# Best bag for taekwondo



## nuhash (Aug 20, 2010)

I am thinking of buying a punch/kick bag but i really do not know what to buy, i want something thats versatile as in i can kick and punch without either hurting my foot or the bag being too soft for punching

i dont want a freestanding bag, they just cost too much! while i am talking about budget, i am willing to spend around £40-50 which is around $65-75

the kind of things i want to practice on the bag are punches (kind of obvious) and kicks but i want to train speed as well as power so if the bag is too hard i will probably break my foot doing a turning kick but if its too soft i cant train punches


----------



## rlobrecht (Aug 20, 2010)

Have you thought about Craig's List?  http://www.craigslist.org/  Apparently a lot of people buy bags and barely use them, so they eventually end up for sale.  For the Houston site, a quick search has them starting at $10.


----------



## nuhash (Aug 21, 2010)

craigslist isnt very popular in the UK, had a look on ebay and they seem to go around £20-50


----------



## Miles (Aug 23, 2010)

Welcome to MT!

I am not sure I understand what you are looking for-are you interested in a hanging bag or a water-base bag like the Century WaveMaster?
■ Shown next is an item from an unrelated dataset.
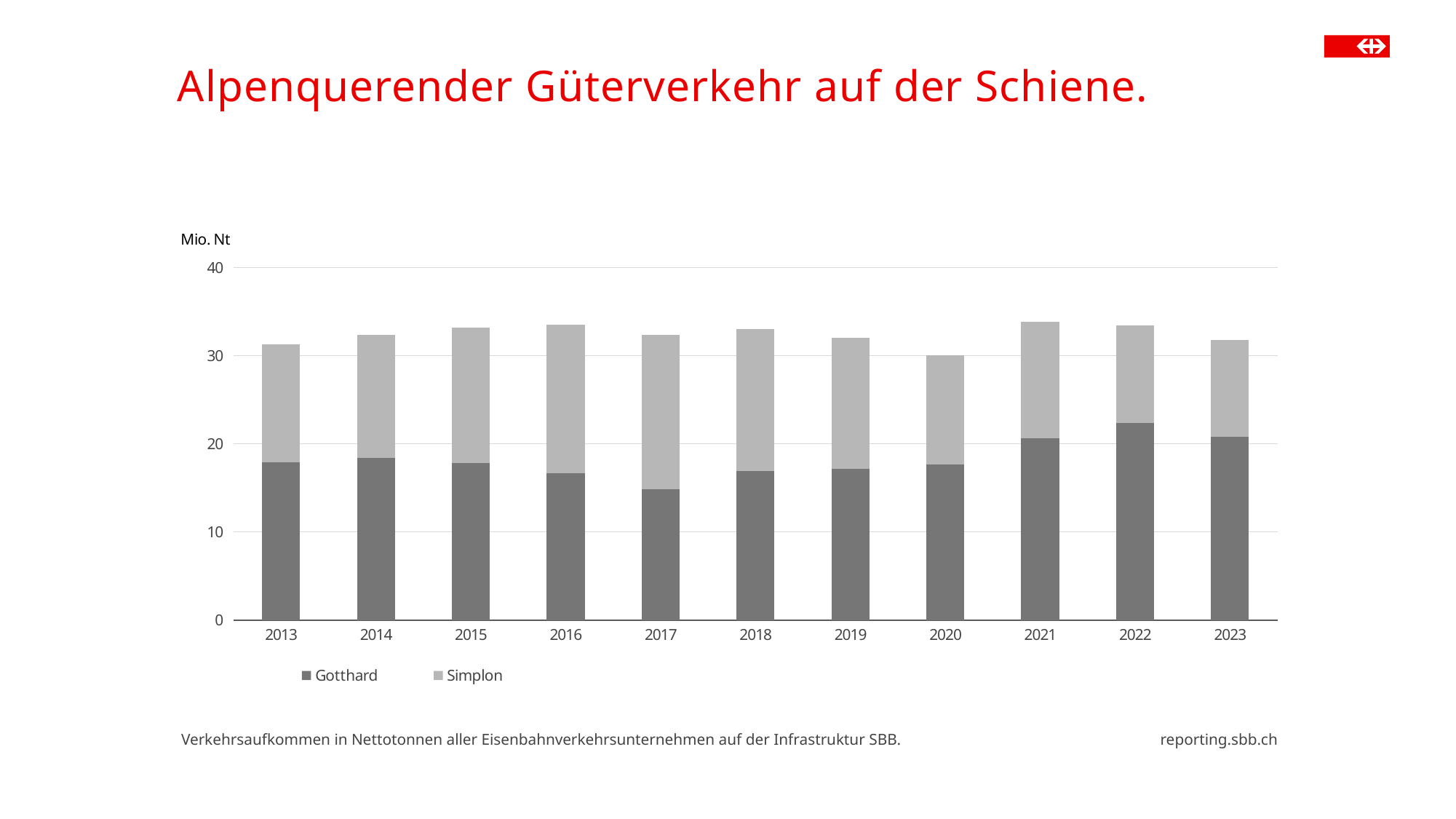
Which is larger, the Gotthard value for 2021 or the Gotthard value for 2013? 2021 How many years are shown on the x axis of the chart? 11 How many series does the chart's legend list? 2 Is the Gotthard value for 2022 greater or less than 20? greater Is the total stacked bar for 2013 greater or less than 30? greater In which year is the Gotthard value highest? 2022 In which year is the total stacked bar (Gotthard plus Simplon) lowest? 2020 What kind of chart is shown on the slide? Stacked bar chart Is the Gotthard value for 2017 greater or less than 20? less What unit is shown on the y axis of the chart? Mio. Nt In which year is the Gotthard value lowest? 2017 Which two series are listed in the chart's legend? Gotthard and Simplon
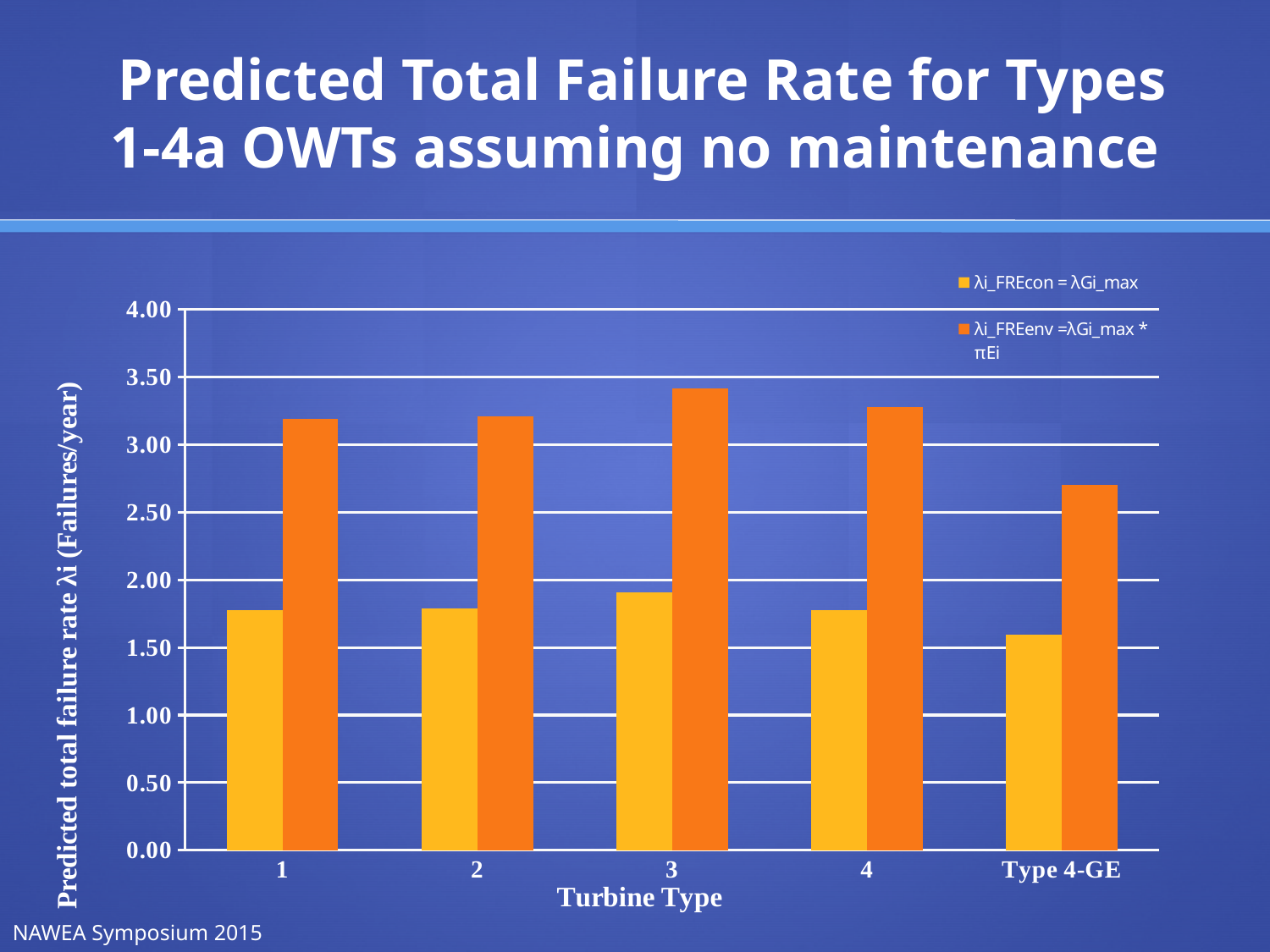
Is the λi_FREenv =λGi_max * πEi value for Type 4-GE greater or less than 3.00? less How many series does the legend list? 2 Which turbine type has the lowest value for the λi_FREcon = λGi_max series? Type 4-GE Is the λi_FREcon = λGi_max value for turbine type 3 greater or less than 2.00? less For the λi_FREenv =λGi_max * πEi series, which is larger: turbine type 3 or Type 4-GE? 3 Which turbine type has the highest value for the λi_FREenv =λGi_max * πEi series? 3 Is the λi_FREcon = λGi_max value for Type 4-GE greater or less than 1.50? greater Which turbine type has the lowest value for the λi_FREenv =λGi_max * πEi series? Type 4-GE How many turbine type categories are shown on the x axis? 5 What is the title of the x axis? Turbine Type What kind of chart is shown on the slide? bar chart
In either case, you can use both hand and foot techniques.  Just start off slowly until you get used to the impact (and condition your weapons) and gradually increase your power.


----------



## shaunkwondo (Aug 27, 2010)

I'd recommend a Muay Thai bag...great for punching and kicking. Not rock solid like a punching bag, but dense enough to land some really hard kicks without hurting your foot or the bag flying around the room. I have one in my basement and I love it.


----------